Les monarchistes manifestentLe gouvernement italien n’a jamais su expliquer au roi pourquoi 1 500 00 certificats électoraux n’avaient pu être délivrés à temps. Soit 5.5% du corps électoral qui n’a pu déposer un bulletin. Pis, encore faut-il ajouter 8% des italiens introuvables dans le pays ou encore les dizaines de milliers de soldats emprisonnés en Union Soviétique avec leurs généraux et qui ne pourront rentrer dans leur pays, que 4 ans après la chute de la monarchie (1.2% du corps électoral). Que dire de cette rencontre entre Alcide Gasperi et le ministre de la maison royale, Falcone Lucifero, où le premier apprend au second la victoire de la monarchie ? Avant de subitement revenir sur l’information le soir même et d’annoncer au roi Humbert II que le vote en faveur de la république a largement dépassé celui de la monarchie. Un revirement de situation qui créé alors une panique au sein de la maison royale.  Un coup d’état ?  Le journal «Corriere della Sera titre déjà au matin du 5 juin que la monarchie a été abolie, sans même que les résultats aient été certifiés. Au palais du Quirinal, Humbert II demande à son épouse de quitter le pays avec ses enfants. Les monarchistes tentent de convaincre le souverain de rejoindre le Sud et d’organiser la résistance.
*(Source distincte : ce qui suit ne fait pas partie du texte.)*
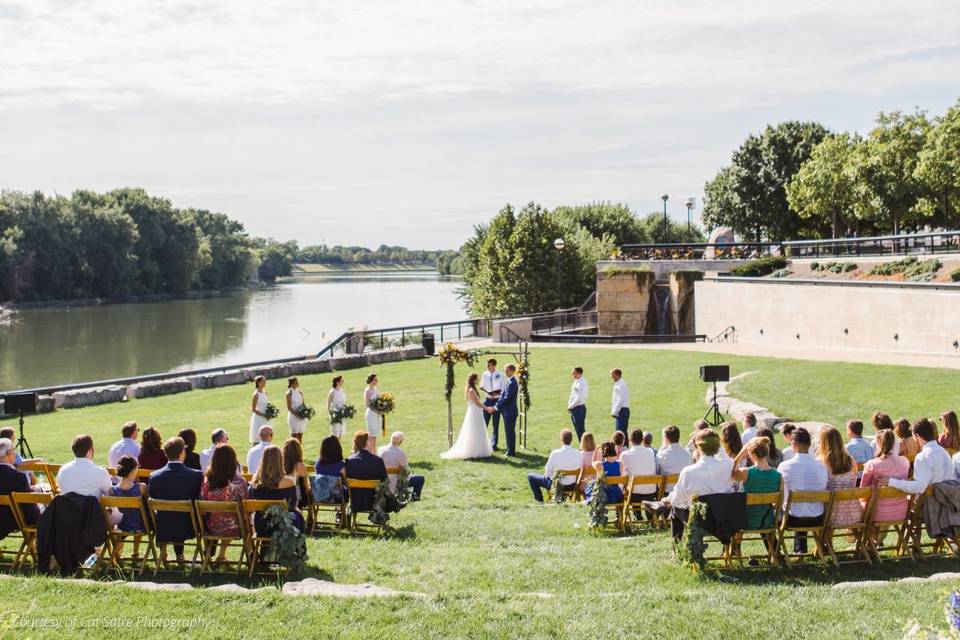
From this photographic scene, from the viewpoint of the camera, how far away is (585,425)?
A: 64.9 feet

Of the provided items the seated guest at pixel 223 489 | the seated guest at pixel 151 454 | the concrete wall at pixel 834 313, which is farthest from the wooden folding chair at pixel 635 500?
the concrete wall at pixel 834 313

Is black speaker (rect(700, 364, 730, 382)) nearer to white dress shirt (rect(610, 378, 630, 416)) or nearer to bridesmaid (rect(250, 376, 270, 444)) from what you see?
white dress shirt (rect(610, 378, 630, 416))

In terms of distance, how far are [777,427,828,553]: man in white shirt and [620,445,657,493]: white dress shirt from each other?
7.09 ft

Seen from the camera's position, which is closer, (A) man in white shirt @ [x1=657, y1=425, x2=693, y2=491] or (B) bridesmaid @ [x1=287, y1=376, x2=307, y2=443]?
(A) man in white shirt @ [x1=657, y1=425, x2=693, y2=491]

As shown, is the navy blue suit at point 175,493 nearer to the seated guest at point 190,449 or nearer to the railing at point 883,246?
the seated guest at point 190,449

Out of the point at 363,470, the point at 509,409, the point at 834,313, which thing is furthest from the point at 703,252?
the point at 363,470

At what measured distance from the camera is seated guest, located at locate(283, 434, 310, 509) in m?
10.1

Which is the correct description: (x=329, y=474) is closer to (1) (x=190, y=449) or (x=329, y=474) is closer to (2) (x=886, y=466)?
(1) (x=190, y=449)

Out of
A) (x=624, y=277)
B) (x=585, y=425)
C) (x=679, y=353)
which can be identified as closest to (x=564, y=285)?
(x=624, y=277)

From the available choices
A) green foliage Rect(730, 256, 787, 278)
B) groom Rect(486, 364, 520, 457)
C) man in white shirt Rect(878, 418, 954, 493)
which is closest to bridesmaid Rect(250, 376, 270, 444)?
groom Rect(486, 364, 520, 457)

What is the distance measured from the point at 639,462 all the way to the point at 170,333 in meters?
65.6

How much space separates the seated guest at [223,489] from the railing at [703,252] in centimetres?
4629

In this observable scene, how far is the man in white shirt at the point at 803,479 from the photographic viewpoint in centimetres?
891

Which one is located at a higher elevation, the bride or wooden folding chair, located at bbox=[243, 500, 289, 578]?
wooden folding chair, located at bbox=[243, 500, 289, 578]
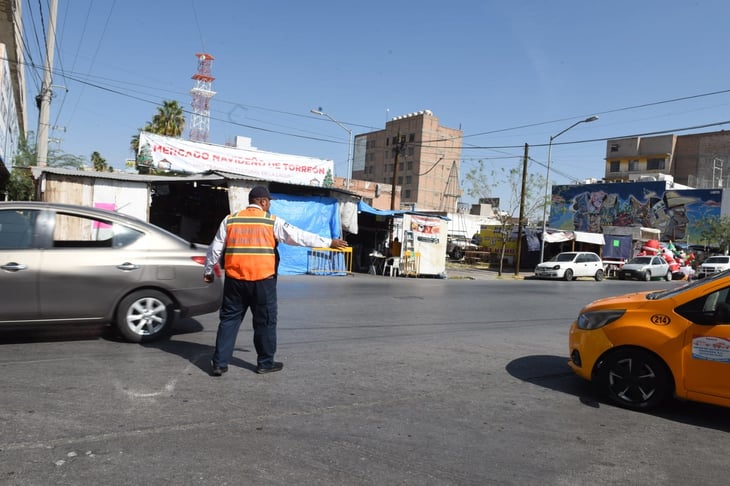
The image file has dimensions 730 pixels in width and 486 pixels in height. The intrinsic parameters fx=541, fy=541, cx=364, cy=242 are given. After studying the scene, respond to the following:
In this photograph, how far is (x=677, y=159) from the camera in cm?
7144

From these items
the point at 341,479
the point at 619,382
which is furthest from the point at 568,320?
the point at 341,479

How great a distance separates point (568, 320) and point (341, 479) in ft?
30.2

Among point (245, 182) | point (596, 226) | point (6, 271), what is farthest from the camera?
point (596, 226)

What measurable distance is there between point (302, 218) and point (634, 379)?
52.5 feet

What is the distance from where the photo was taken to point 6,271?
5594mm

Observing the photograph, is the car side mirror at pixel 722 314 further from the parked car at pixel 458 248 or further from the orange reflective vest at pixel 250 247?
the parked car at pixel 458 248

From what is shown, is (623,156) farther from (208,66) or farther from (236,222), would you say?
(236,222)

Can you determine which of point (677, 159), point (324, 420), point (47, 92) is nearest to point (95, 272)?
point (324, 420)

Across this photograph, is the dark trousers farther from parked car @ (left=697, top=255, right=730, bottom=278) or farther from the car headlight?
parked car @ (left=697, top=255, right=730, bottom=278)

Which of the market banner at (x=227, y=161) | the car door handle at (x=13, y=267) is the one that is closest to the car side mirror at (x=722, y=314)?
the car door handle at (x=13, y=267)

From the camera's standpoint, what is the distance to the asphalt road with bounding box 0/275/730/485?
10.9 ft

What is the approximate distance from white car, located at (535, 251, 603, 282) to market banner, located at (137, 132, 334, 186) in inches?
513

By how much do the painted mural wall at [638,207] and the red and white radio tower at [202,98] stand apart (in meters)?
38.9

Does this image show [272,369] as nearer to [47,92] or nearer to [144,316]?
[144,316]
Humbert II refuse et déclare qu’il ne «veut pas d’un trône tâché de sang».

carte des résultats du référendum de 1946Le 12 juin, Falcone Lucifero remet à De Gasperi un courrier du roi qui confirme qu’il respectera la décision du peuple italien et qu’il accepte de quitter le royaume. Depuis quelques heures, le gouvernement a décidé de transférer l’intégralité des pouvoirs au premier ministre, acculant Humbert II. Le lendemain, à 15 heures, il reçoit les honneurs militaires et s’envole alors pour le Portugal, vers un exil sans retour. Dans son dernier discours lu à la nation peu avant son départ, les paroles du roi ne trompent personne. Le référendum a été truqué : «En dépit des informations transmises sur la base de résultats partiels et provisoires donnés par la Cour Suprême, de ses objections à attendre un avis sur tous les recours orévu au plus tard le 18 juin et face au refus de la majorité de revoir sa manière de calcul des votes, j’ai  précisé hier que mon devoir de roi était pourtant d’attendre les conclusions de la Cour de cassation afin de savoir si les résultats qui affirment que le choix des italiens s’est porté sur une forme institutionnelle républicaine étaient bien conformes.  Mais soudainement, cette nuit, au mépris des lois et du pouvoir judiciaire indépendant et souverain, le gouvernement a fait un geste révolutionnaire, assumant, par un acte unilatéral et arbitraire, des pouvoirs qui ne lui sont pas dus, provoquant des effusions de sang ou des violences. Ne voulant pas opposer la force aux abus, ni me rendre complice de l'illégalité que le gouvernement a commise, je quitte le sol de mon pays, dans l'espoir d'éviter un nouveau deuil et une nouvelle douleur aux Italiens (…)».

«Les membres et les descendants de la maison de Savoie ne sont pas électeurs et ne peuvent occuper ni fonctions publiques ni charges électives. L'entrée et le séjour sur le territoire national sont interdits aux anciens rois de la maison de Savoie, à leurs épouses et à leurs descendants mâles» A peine installée, la République s’empresse de sécuriser ses institutions en votant une interdiction de remise en cause et une loi d’exil de la maison royale qui ne prendra fin qu’en 2003. Aux élections constituantes suivantes, les monarchistes n’obtiendront que 16 sièges au parlement. «Roi de mai», Humbert II restera digne toute sa vie et jusqu’à sa mort en 1986. Il avait voté blanc lors du référendum.

Depuis 74 ans , la république italienne ne cesse de montrer des signes d'instabiltés parlementaire avec en moyenne quasiment un gouvernement par an.  l'UMI réclame toujours l'abrgogation de «l'article de la honte». En vain.